What parts of Social Security are well understood?
The survey, commissioned by life insurer MassMutual, asked 1,500 Americans between the ages of 55 and 65 who have not filed for Social Security retirement benefits 12 true-or-false questions.
Only 3% answered all the questions correctly.
There were, however, a few questions that most people got right.
A large majority of respondents — 94% — knew their benefits would be reduced if they took them before reaching their full retirement age, which is 66 or 67, depending on the year you were born.
And 86% knew that if they receive benefits before their full retirement age while continuing to work, their benefits may be reduced based on how much they make.
Most retirees rely on Social Security for at least half their income, but it’s not a lot of money. Monthly payments this year will average $1,543, which includes a meager 1.3% cost-of-living adjustment over last year, according to the Social Security Administration.
So you should not be expecting to retire comfortably on Social Security benefits alone. Make sure you that, by the time your working years are over, have a lot of savings and that you've taken care of outstanding debts.

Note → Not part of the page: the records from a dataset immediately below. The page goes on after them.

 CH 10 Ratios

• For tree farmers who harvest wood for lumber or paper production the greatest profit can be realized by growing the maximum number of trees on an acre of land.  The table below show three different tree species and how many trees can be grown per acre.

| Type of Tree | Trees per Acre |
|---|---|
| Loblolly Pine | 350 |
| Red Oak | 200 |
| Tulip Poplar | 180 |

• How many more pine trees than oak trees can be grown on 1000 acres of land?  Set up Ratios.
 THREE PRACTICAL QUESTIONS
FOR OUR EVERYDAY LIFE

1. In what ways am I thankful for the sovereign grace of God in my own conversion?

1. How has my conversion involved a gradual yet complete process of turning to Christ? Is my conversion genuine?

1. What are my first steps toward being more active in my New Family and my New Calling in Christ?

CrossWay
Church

What parts of Social Security seem to confuse people?
Many Americans still don’t have all the information they need about Social Security — the government trust fund all workers pay into throughout their careers — to prepare for retirement.
Some respondents had trouble answering questions regarding the following topics:
Full retirement age: 26% of respondents between 60 and 65 had no idea what the full retirement age is.
Survivor benefits: 22% of respondents didn’t realize that if a spouse dies, the surviving spouse does not receive their spouse’s full benefits in addition to their own. The surviving spouse typically receives the higher of the two amounts.
Divorce benefits: 30% of respondents did not know that a divorced person might be able to collect Social Security benefits based on a former spouse’s earnings history.
If you’re close to retirement age or just want to be better prepared for your golden years, the Social Security Administration has much of this information on its website.
“As with most things in life, knowledge is power, and choices should be made on purpose and not by accident,” David Freitag, a financial planner and Social Security expert with MassMutual, says in a news release. “With Social Security, there are a lot of options to consider. Make the wrong choice, and you will be leaving money on the table for the rest of your life.”
What else should I be doing to prepare for retirement?
Now that you’re more familiar with the benefits of Social Security, when you can take it and how much you’re likely to receive, this could be a good time to take a closer look at your overall retirement plans — or start to make some.
You may want to consider hiring a professional financial advisor who can help set you up for a relaxing retirement where you won’t have to spend your days pinching pennies.
If retirement is not yet on the horizon and you’re looking for other ways to save for the future, there are options.
First and foremost, the stock market is still the best way to grow your savings, steadily and reliably, over the long haul toward retirement.
And you don't need to be a financial whiz to succeed in the market — all you need is a good investing app that will help you create a diversified portfolio of stocks, bonds and ETFs. Some apps will even automatically invest your spare change for you.
Another way to save some money is to find cheaper homeowners insurance when it’s time to renew. By comparing rates among multiple insurers, you can wind up saving hundreds of dollars a year. Don't forget to shop around for auto insurance too.
The thing to remember with retirement planning is that every single dollar — whether it's coming from social security benefits or your own savings — is important.
So make sure you know exactly what you have — and exactly what you're going to get in the future.